*Problem 1*. Can you set down the rows from the line with "What is the overall separation between" up to and including the line with "4141 centimetres", word for word and with nothing else?
───── Text segment ─────
# New barn....need help designing



## kramsay (Mar 7, 2013)

We a bought some property and are waiting for the weather to clear to move in, dad wants me to draw out the design for my new barn so we know how much wood to saw out.... We are cutting down some logs and sending them to a Amish neighbor to saw it out to build the barn with..


We are thinking 30x40.... 
10x20 Tack/feed room (finished) 
10 foot walk way/drive way

Other then that I really don't know exactly what I want
I would like, 4-5 kidding stalls
2 large stalls, 10x15 maybe I want to be able to keep 2 horses in 1 if need to... I would like the two large stalls to be able to be opened up so they turn into one stall also. 

Any one have any plans they would like to share or designing advise?



I am so excited to have a nice/big barn !!!!


----------



## ksalvagno (Oct 6, 2009)

Congrats!


----------



## PantoneH (Nov 21, 2013)

For kidding stalls u will want a 5x10 or 8x10 area. My stall and outside area for my FFs is just a 5x8 stall with and 8x10 outer area fence in with cattle panels overlayed with chain link to prevent baby escapees and hungry coyotes. My buck barn that im building is much larger.... 50x100 feet... Divided into quandrants. The northeastern side is being closed in and the rest is fenced in but left open to fresh air.


----------



## Wild Hearts Ranch (Dec 26, 2011)

If you plan to put two horses in a single stall you'll definitely want to go bigger. A standard single stall is 12x12. I wouldn't keep two in there for very long either, it's just too crowded.
───── Records to process ─────
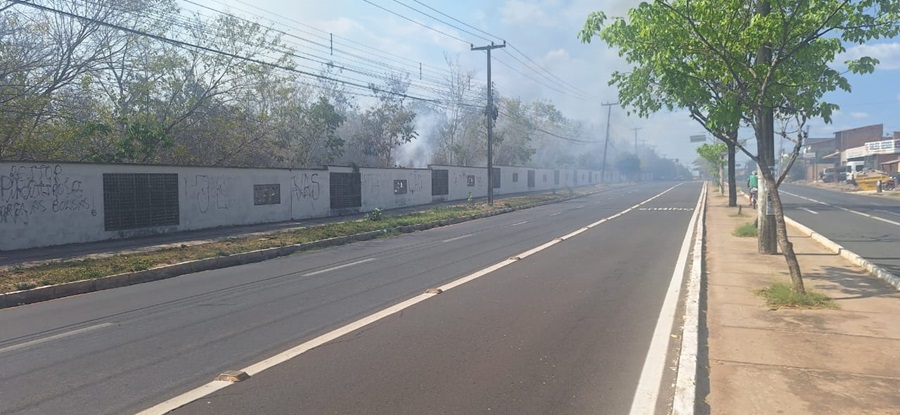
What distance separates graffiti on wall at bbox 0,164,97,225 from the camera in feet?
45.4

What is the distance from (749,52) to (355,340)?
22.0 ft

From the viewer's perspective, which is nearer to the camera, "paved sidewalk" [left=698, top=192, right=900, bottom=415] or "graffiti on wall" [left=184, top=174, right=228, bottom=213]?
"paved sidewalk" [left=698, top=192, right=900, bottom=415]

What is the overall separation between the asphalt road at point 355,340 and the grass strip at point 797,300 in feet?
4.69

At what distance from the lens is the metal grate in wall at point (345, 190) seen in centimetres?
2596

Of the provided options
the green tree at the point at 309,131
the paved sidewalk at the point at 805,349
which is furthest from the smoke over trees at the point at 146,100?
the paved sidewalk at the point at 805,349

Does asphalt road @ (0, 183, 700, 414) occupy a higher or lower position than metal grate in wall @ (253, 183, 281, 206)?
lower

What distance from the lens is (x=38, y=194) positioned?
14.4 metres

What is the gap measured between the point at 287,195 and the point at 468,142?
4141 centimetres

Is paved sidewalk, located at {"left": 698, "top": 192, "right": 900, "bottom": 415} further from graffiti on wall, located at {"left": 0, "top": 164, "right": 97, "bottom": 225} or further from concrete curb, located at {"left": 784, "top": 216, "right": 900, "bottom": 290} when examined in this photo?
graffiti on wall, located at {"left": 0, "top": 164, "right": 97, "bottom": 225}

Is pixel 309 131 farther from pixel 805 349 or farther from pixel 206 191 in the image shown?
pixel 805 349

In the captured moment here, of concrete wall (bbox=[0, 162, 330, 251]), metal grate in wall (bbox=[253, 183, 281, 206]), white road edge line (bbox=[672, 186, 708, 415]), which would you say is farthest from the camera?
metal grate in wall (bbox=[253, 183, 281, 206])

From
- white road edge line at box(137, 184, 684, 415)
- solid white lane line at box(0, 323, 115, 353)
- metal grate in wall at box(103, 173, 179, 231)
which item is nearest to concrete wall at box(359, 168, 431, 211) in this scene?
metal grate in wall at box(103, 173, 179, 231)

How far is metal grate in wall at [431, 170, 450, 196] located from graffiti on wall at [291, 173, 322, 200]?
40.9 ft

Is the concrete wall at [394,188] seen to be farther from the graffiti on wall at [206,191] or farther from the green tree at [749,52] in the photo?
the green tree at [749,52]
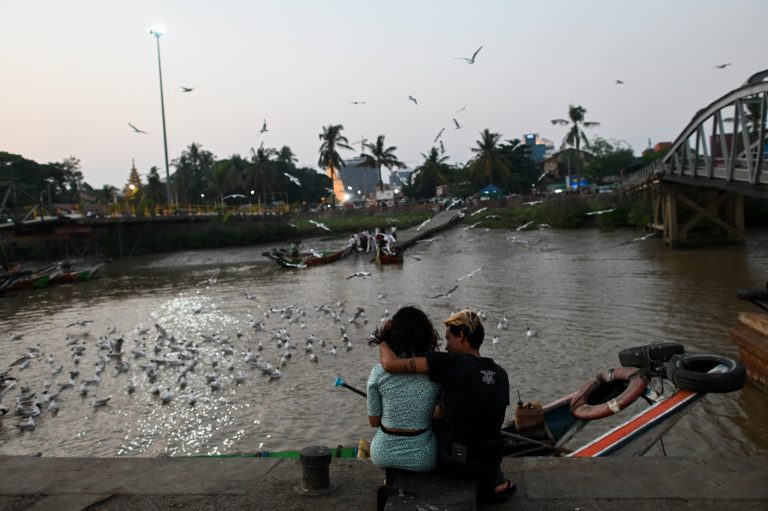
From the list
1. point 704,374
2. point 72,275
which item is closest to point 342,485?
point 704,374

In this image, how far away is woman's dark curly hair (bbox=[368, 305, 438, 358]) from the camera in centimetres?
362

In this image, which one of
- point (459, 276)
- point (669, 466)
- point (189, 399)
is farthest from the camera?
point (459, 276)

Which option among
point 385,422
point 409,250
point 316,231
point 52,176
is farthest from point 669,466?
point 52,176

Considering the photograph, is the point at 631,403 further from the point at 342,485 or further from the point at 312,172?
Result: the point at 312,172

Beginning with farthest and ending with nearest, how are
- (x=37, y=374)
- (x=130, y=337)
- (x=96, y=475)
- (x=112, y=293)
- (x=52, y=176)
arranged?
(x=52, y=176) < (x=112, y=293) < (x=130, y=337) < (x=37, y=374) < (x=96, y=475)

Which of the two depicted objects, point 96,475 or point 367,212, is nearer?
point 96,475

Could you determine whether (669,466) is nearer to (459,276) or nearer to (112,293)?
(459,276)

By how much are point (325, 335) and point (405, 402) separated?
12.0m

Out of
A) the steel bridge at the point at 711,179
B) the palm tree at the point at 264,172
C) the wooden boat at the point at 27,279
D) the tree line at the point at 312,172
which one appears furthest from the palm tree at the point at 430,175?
─────
───── Records to process ─────
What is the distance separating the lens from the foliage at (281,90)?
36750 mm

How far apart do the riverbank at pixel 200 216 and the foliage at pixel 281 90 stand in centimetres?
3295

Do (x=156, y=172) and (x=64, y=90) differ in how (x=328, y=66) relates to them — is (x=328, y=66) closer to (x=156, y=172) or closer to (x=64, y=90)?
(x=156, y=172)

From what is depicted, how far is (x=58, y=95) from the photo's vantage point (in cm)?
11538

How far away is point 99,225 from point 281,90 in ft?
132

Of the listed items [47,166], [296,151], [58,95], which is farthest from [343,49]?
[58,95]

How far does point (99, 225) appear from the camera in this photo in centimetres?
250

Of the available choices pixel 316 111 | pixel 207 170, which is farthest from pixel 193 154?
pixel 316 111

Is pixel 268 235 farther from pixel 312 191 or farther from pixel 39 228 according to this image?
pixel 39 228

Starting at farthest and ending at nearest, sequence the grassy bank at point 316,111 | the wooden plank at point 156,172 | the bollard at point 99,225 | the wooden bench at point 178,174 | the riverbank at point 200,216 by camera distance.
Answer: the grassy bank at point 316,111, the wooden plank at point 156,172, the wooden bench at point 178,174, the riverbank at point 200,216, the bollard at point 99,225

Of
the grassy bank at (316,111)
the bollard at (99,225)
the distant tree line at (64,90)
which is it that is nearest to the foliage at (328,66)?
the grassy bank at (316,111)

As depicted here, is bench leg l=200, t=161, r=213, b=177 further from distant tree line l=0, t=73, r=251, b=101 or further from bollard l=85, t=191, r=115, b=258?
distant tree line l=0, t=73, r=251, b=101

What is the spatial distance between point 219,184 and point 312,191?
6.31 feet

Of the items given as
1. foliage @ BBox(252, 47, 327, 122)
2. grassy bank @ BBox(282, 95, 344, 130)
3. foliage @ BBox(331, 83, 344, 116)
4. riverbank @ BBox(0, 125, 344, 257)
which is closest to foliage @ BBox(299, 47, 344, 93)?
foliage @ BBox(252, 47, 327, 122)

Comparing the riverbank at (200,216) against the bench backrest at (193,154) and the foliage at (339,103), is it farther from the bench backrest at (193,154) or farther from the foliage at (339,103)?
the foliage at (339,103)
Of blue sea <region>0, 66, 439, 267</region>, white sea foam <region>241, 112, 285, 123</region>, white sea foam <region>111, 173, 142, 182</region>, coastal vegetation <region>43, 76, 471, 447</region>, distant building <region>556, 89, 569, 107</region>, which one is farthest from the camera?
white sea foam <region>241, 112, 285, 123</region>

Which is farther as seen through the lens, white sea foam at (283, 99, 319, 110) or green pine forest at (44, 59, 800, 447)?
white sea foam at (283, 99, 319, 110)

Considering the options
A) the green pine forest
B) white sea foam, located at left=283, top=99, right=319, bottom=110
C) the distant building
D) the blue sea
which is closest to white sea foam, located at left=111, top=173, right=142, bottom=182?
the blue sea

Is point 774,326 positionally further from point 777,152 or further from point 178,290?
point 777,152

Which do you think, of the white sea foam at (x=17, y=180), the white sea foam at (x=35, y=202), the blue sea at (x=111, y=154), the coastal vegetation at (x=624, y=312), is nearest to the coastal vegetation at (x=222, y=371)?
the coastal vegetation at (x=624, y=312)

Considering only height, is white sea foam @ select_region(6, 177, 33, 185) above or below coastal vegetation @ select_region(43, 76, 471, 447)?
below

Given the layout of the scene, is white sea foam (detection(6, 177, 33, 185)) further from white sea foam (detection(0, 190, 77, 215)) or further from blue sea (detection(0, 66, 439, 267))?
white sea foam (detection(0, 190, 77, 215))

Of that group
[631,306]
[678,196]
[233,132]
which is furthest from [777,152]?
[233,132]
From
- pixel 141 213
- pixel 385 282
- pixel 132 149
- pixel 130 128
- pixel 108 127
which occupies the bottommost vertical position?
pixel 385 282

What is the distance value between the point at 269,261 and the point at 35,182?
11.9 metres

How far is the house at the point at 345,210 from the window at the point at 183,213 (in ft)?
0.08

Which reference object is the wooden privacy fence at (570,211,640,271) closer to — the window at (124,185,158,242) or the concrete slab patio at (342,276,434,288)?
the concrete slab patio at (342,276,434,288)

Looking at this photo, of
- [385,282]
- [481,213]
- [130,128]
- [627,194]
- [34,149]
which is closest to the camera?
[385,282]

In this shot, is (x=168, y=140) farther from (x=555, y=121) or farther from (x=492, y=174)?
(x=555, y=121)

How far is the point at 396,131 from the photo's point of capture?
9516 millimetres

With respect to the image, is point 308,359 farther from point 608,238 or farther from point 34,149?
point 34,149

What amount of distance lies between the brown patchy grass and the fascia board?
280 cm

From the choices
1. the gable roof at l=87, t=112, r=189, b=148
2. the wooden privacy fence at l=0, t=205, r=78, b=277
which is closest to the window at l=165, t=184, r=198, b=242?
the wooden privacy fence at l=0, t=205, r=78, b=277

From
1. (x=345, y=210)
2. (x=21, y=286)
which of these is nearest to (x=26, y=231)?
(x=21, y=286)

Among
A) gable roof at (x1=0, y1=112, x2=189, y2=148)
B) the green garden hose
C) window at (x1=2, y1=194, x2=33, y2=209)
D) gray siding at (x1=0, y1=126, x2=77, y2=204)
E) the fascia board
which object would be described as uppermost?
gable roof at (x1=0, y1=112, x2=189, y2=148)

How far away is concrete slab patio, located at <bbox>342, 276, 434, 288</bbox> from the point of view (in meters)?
─────
───── Records to process ─────
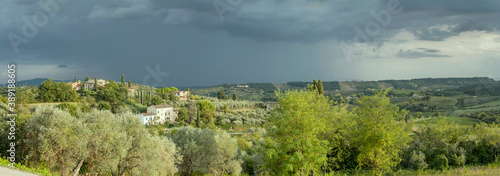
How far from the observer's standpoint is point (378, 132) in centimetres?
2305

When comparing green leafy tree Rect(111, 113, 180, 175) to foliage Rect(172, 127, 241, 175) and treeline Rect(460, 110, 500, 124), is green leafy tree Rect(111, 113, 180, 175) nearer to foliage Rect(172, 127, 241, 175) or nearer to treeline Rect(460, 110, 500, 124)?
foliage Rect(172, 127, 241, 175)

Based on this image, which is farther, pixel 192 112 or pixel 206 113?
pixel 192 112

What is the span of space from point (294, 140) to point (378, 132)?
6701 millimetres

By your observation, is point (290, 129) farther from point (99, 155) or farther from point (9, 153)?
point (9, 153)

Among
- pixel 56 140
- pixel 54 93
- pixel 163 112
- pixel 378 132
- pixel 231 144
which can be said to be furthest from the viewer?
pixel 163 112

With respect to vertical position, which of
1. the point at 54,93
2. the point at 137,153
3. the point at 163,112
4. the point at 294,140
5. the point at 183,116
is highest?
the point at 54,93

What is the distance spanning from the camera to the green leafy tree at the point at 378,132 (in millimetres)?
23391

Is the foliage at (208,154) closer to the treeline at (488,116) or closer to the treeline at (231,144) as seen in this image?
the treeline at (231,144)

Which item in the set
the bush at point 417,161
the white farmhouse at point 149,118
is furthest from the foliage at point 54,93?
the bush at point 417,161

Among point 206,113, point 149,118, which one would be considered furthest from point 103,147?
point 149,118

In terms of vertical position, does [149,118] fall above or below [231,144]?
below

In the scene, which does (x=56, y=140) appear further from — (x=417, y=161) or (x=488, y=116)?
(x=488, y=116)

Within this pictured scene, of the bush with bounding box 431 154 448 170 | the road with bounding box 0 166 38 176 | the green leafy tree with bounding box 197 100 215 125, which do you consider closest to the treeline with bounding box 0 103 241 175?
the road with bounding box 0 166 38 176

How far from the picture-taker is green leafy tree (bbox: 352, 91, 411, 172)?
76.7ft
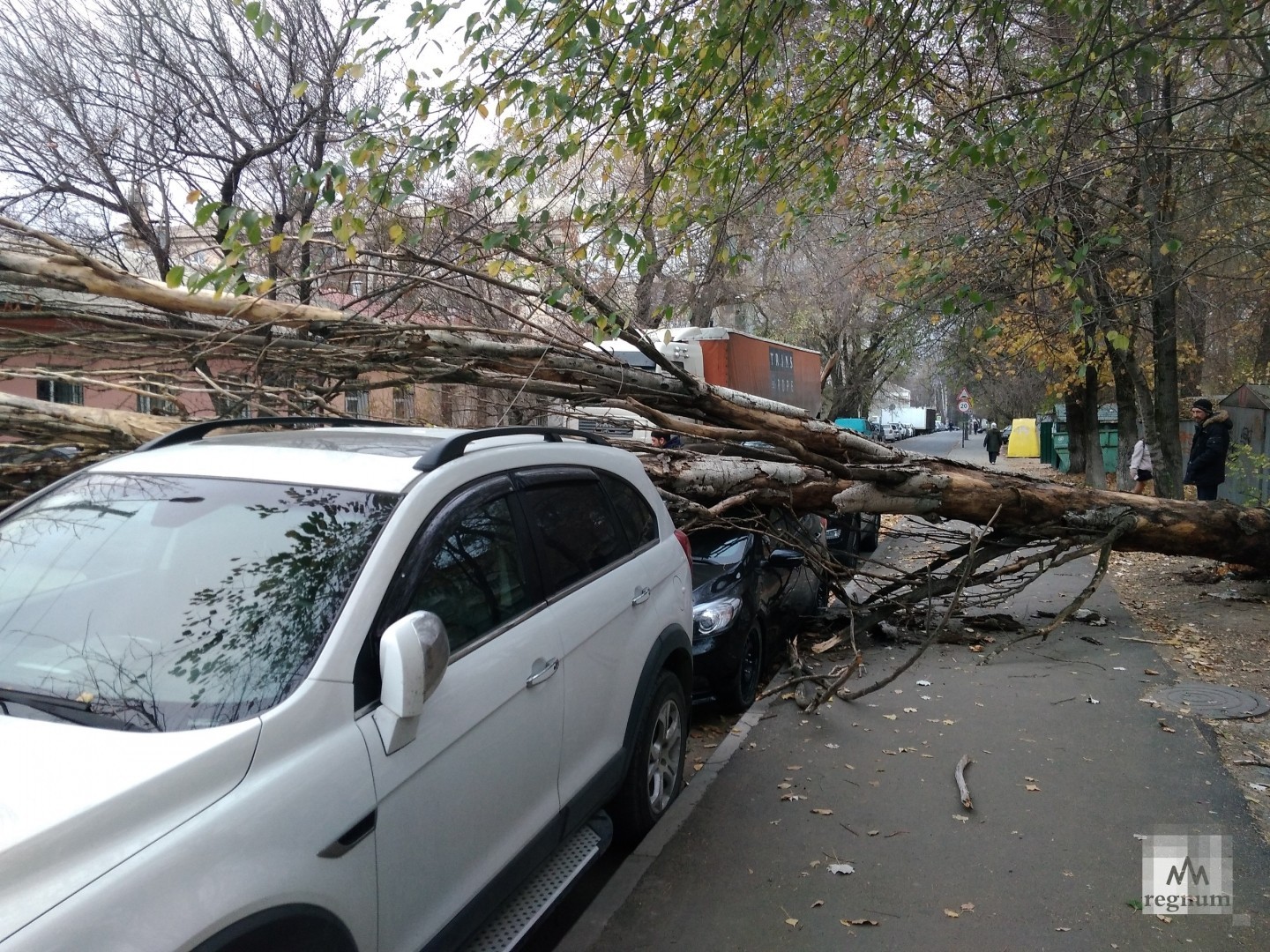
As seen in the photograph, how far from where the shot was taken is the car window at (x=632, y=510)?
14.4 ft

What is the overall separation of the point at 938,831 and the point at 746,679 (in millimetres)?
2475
─────
*Problem 2*. In the barn-design thread, swap "barn" for "shed" throughout the passage from "# New barn....need" up to and including "are thinking 30x40....", and give that passage back.

*Reply 1*.
What is the overall separation between the asphalt road at point 355,340 and the grass strip at point 797,300 in feet?
4.69

At what distance from the lens is the metal grate in wall at point (345, 190) seen in centimetres?
2596

Of the provided options
the green tree at the point at 309,131
the paved sidewalk at the point at 805,349
which is furthest from the smoke over trees at the point at 146,100?
the paved sidewalk at the point at 805,349

Does asphalt road @ (0, 183, 700, 414) occupy a higher or lower position than metal grate in wall @ (253, 183, 281, 206)?
lower

What distance from the lens is (x=38, y=194) positioned?
14.4 metres

What is the gap measured between the point at 287,195 and the point at 468,142?
4141 centimetres

*Reply 2*.
# New shed....need help designing



## kramsay (Mar 7, 2013)

We a bought some property and are waiting for the weather to clear to move in, dad wants me to draw out the design for my new shed so we know how much wood to saw out.... We are cutting down some logs and sending them to a Amish neighbor to saw it out to build the shed with..


We are thinking 30x40....